# WORK INSTRUCTION
Write the listing below out again exactly, dropping the images.
===
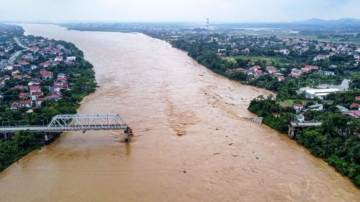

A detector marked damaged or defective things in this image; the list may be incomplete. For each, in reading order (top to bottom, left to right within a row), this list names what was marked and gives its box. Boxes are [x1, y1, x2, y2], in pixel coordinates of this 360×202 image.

damaged bridge structure [0, 113, 133, 142]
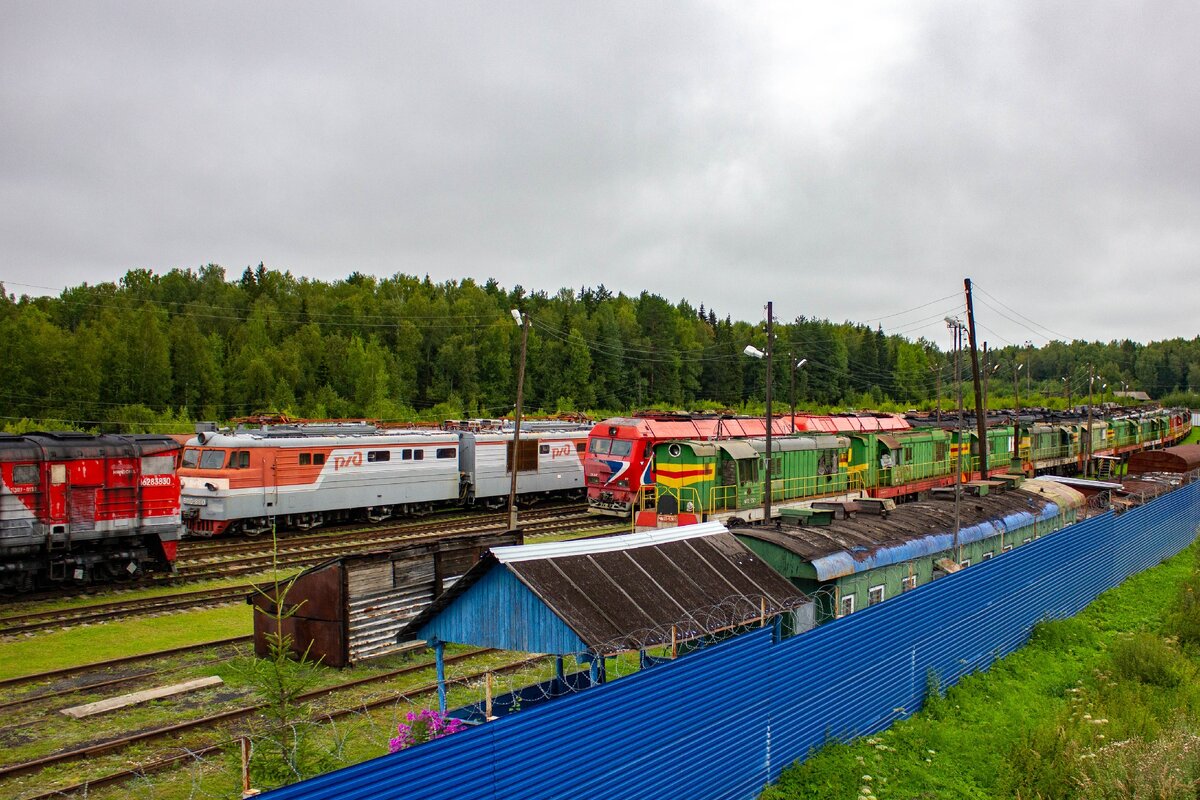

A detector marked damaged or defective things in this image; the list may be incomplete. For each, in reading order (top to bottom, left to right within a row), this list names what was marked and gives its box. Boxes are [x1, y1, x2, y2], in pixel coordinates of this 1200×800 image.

rusty metal roof [400, 525, 806, 657]
rusty metal roof [734, 482, 1084, 582]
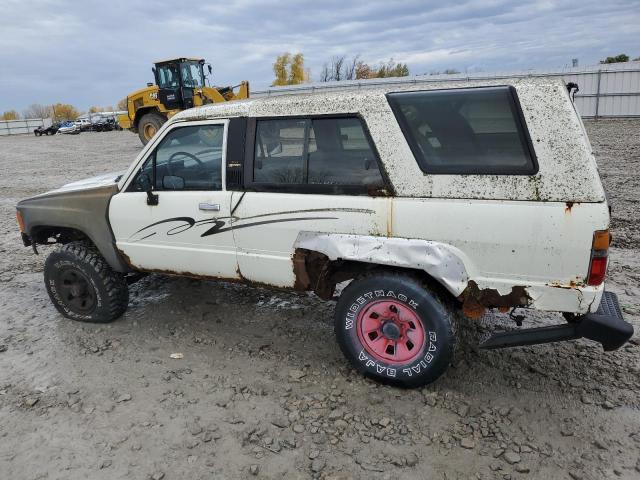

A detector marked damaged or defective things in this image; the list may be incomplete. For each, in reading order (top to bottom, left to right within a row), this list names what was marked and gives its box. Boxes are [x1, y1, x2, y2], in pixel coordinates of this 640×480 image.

rust hole in body panel [458, 282, 532, 318]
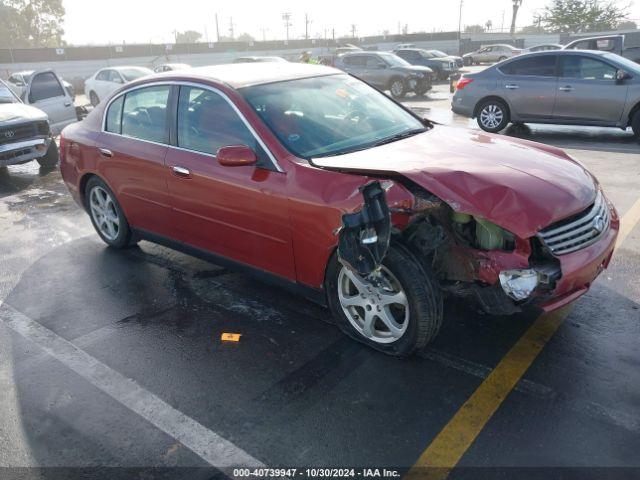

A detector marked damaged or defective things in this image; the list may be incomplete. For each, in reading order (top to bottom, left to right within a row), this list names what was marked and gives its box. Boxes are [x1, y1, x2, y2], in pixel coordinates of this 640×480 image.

crushed front bumper [0, 137, 51, 167]
damaged red sedan [61, 63, 620, 356]
dented hood [312, 127, 596, 238]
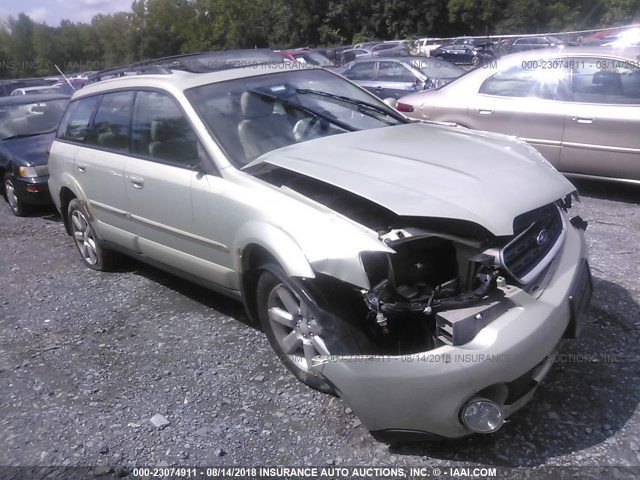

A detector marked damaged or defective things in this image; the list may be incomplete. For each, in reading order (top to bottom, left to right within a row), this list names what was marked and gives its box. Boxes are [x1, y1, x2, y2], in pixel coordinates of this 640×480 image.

damaged silver wagon [47, 53, 592, 442]
crumpled front bumper [312, 221, 588, 438]
cracked bumper cover [312, 221, 588, 438]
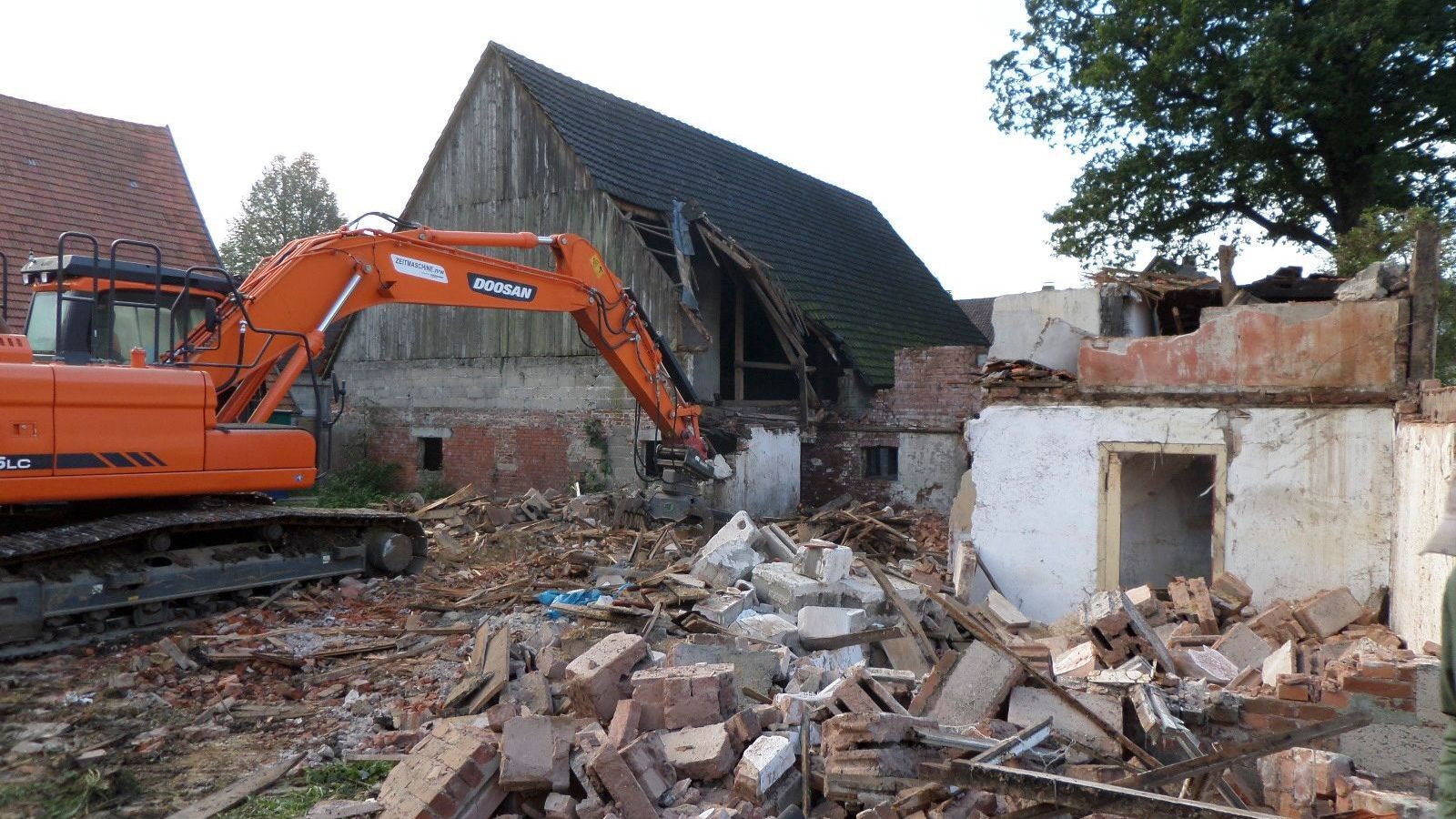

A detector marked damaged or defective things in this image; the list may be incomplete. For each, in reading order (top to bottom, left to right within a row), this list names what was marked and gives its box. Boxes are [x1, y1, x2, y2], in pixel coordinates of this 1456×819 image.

broken roof section [0, 93, 218, 328]
broken roof section [480, 45, 990, 384]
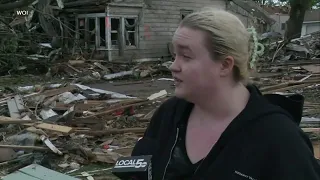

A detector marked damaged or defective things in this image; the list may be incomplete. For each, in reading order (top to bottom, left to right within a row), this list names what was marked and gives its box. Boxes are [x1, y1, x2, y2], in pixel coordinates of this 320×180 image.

broken roof [230, 0, 276, 23]
broken window frame [75, 13, 139, 50]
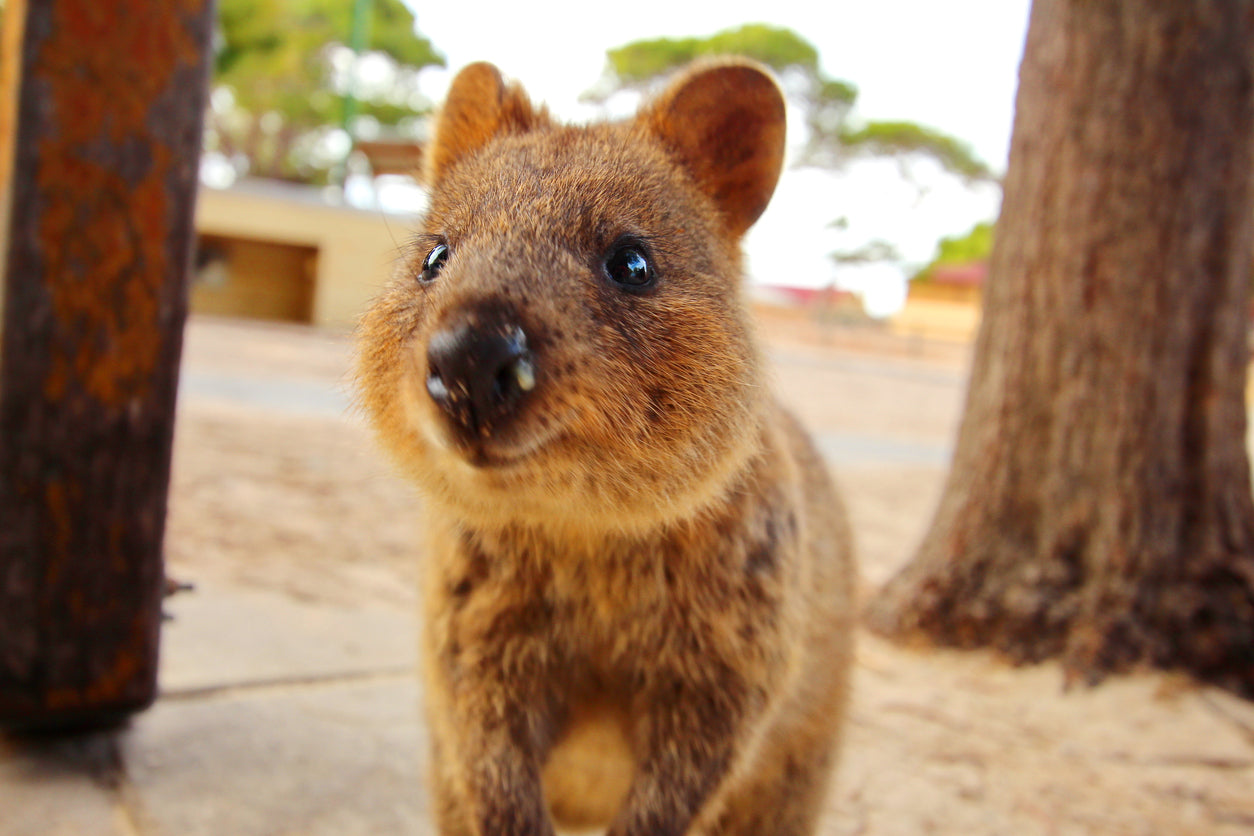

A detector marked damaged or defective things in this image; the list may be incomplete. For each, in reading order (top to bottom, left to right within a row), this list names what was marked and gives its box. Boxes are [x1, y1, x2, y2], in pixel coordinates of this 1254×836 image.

rusty metal pole [0, 0, 215, 726]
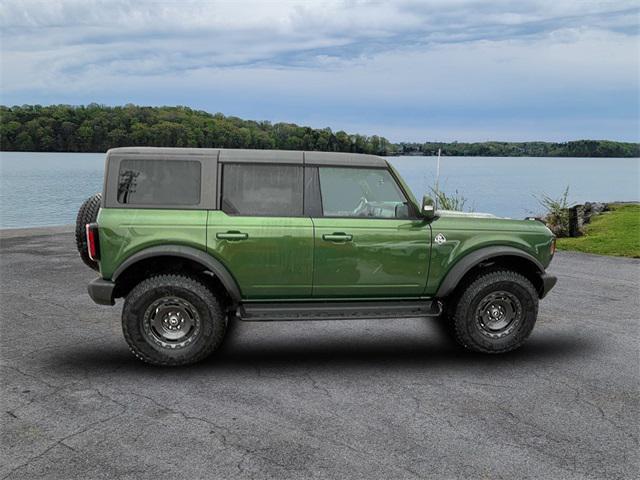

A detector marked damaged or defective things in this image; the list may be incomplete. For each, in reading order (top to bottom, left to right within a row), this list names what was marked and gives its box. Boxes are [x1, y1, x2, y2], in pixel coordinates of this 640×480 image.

cracked pavement [1, 227, 640, 478]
===
# REPLY
A detector marked damaged or defective things in this image; the list may be incomplete. For each, in reading order (top to bottom, left to right within a row), this list names what was marked and gives its box. Boxes are [x1, y1, x2, y2], in pixel coordinates of this 360×202 image.

damaged bridge structure [0, 113, 133, 142]

A detector marked damaged or defective things in this image; the list may be incomplete. For each, in reading order (top to bottom, left to right within a row), this list names what was marked and gives its box. Boxes are [x1, y1, x2, y2], in pixel coordinates of this 1200×800 image.

rusty metal roof [400, 525, 806, 657]
rusty metal roof [734, 482, 1084, 582]

A detector marked damaged or defective things in this image; the list may be incomplete. For each, in reading order (top to bottom, left to right within a row), this list names what was marked and gives its box. Boxes are [x1, y1, x2, y2], in pixel coordinates of this 640×480 image.

rust hole in body panel [458, 282, 532, 318]

A detector marked damaged or defective things in this image; the list may be incomplete. For each, in reading order (top to bottom, left to right within a row), this list names what was marked and gives its box. Boxes are [x1, y1, x2, y2], in pixel coordinates of this 640×480 image.

crushed front bumper [0, 137, 51, 167]
damaged red sedan [61, 63, 620, 356]
dented hood [312, 127, 596, 238]

A detector marked damaged or defective things in this image; the list may be incomplete. For each, in reading order (top to bottom, left to right within a row), this list names what was marked and gives its box. Boxes are [x1, y1, x2, y2], in pixel coordinates of this 640×480 image.

damaged silver wagon [47, 53, 592, 442]
crumpled front bumper [312, 221, 588, 438]
cracked bumper cover [312, 221, 588, 438]

A detector marked damaged or defective things in this image; the list may be incomplete. For each, in reading order (top to bottom, left to right within a row), this list names what was marked and gives its box. Boxes are [x1, y1, x2, y2], in pixel coordinates of this 1456×819 image.

broken roof section [0, 93, 218, 328]
broken roof section [480, 45, 990, 384]

A detector marked damaged or defective things in this image; the list may be incomplete. For each, in reading order (top to bottom, left to right within a row), this list names what was marked and gives its box. Boxes are [x1, y1, x2, y2], in pixel coordinates of this 320×180 image.

broken roof [230, 0, 276, 23]
broken window frame [75, 13, 139, 50]

A detector marked damaged or defective things in this image; the list may be incomplete. For each, in reading order (top to bottom, left to right within a row), this list names what was marked and gives its box. Boxes are [x1, y1, x2, y2], in pixel coordinates of this 1254×836 image.

rusty metal pole [0, 0, 215, 726]

A detector marked damaged or defective things in this image; the list may be incomplete. For each, in reading order (top to bottom, left to right within a row), this list names what was marked and gives its box. Boxes are [x1, y1, x2, y2], in pixel coordinates of this 640×480 image.

cracked pavement [1, 227, 640, 478]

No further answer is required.